Reprenez le texte ci-dessous consacré aux ouvriers agricoles polonais en France et poursuivez-le à partir de sa dernière phrase.

▶ **TEXTE PROPOSÉ**
**********
Par rapport à l’avant-guerre, la convention d’immigration introduit des clauses qui constituent un progrès. En particulier, les étrangers devront recevoir une rémunération égale à celle des nationaux de même catégorie. Ce principe trouve ses limites dans l’agriculture, surtout si le petit propriétaire exploitant ne se fait aider que d’un seul valet ou d’une seule bonne de ferme. Car tout est codifié : le salaire du vacher dépasse celui du bouvier, lui-même supérieur à celui de "l’homme à toute main" ; les garçons de 16 à 18 ans gagnent moins que les adultes et les femmes encore moins.
Répartis sur presque tout le territoire, des régions de grande culture comme le Soissonnais aux terres pauvres du Massif central, leur vie est si pénible que, le contrat d’un an honoré, beaucoup se dirigent vers une des petites Pologne minières où, après l’isolement et les horaires infernaux qu’ils ont connu à la campagne, règne une atmosphère chaleureuse, de meilleurs salaires et des horaires fixes. Il faut donc sans cesse poursuivre le recrutement.
Le paradoxe des années trente
Contrairement au secteur industriel, la crise économique qui frappe la France de 1931 à 1935 n’inverse pas la tendance antérieure dans le domaine agricole. La main-d’œuvre étrangère, et singulièrement polonaise, s’y maintient en nombre et même s’accroît.
Mal rémunéré certes, mais nullement menacé par le chômage, l’immigré a le temps de s’adapter. Année après année, il apprend à se défendre. Il se sait utile et recherché par les fermiers en peine de trouver des gens compétents. Car tous les employeurs reconnaissent le sérieux, le courage à la tâche, l’endurance des Polonais. Cela n’est pas toujours récompensé par des augmentations. La grande enquête de deux géographes Albert Demangeon et Georges Mauco, Documents pour servir à l’étude des étrangers dans l’agriculture française, effectuée en 1936-1937 et publiée en 1939, donne sur la question salariale des résultats variés : dans certains cas une égalité de traitement, acquise récemment, avec les rares Français employés sur place, dans d’autres, des salaires moindres.
**********
▶ **INFORMATIONS FOURNIES**
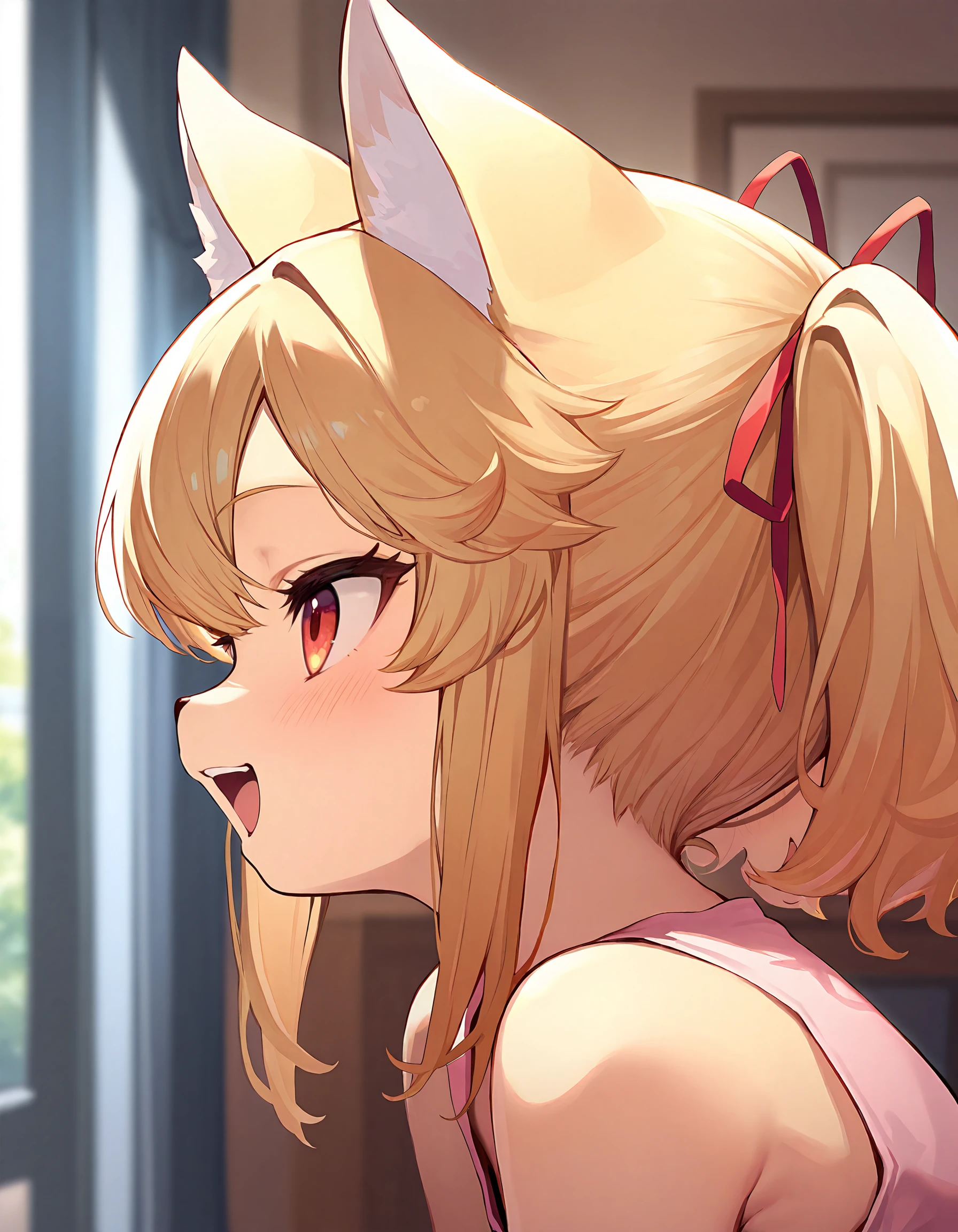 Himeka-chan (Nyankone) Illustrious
**********
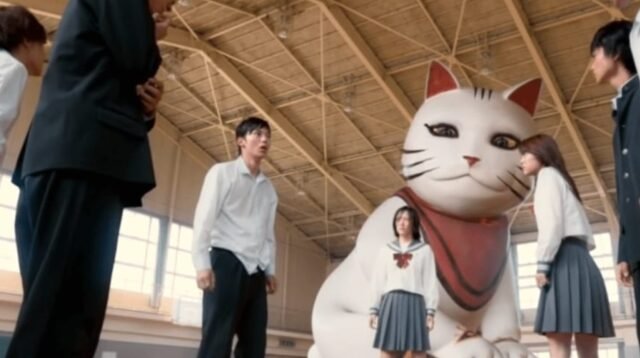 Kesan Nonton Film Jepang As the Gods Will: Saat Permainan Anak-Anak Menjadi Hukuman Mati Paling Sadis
**********
▶ **RÉPONSE**
Le sort des jeunes filles
Parcours de vie
Aucun de ceux qui ont fini leurs jours en France ne pensait au départ à un séjour définitif. Mais les années passèrent sans qu’aboutisse le projet d’économiser de quoi s’acheter un lopin de terre au pays.
Il fallut attendre la fin de la crise économique pour avoir de nouveau le droit de prendre un emploi de salarié industriel.
Survint la guerre. Les garçons d’âge mobilisable ont rejoint l’armée polonaise au camp d’entraînement de Coëtquidan (Bretagne) et combattu au printemps 40 sur le front lorrain ou franc-comtois. Ceux qui ne furent pas faits prisonniers regagnèrent l’exploitation agricole antérieure et se firent oublier. L’occupant s’intéressa peu à ces étrangers perdus dans les campagnes.
Les Trente Glorieuses apportèrent un mieux apparent. Mais l’ancien ouvrier agricole accéda à la petite propriété foncière au moment où celle-ci se dévalorisait. Les analphabètes le sont restés, ayant recours à des compatriotes mieux instruits pour les démarches administratives. Naturalisés ou non, parlant un français hésitant, ils ont souvent vieilli loin de leurs enfants qui, scolarisés, ont quitté les métiers de la terre dans les années cinquante. Peu portés à se confier, ils n’auraient pas laissé de récits de vie sans quelques interviews. Des existences de misère, silencieuses et dignes.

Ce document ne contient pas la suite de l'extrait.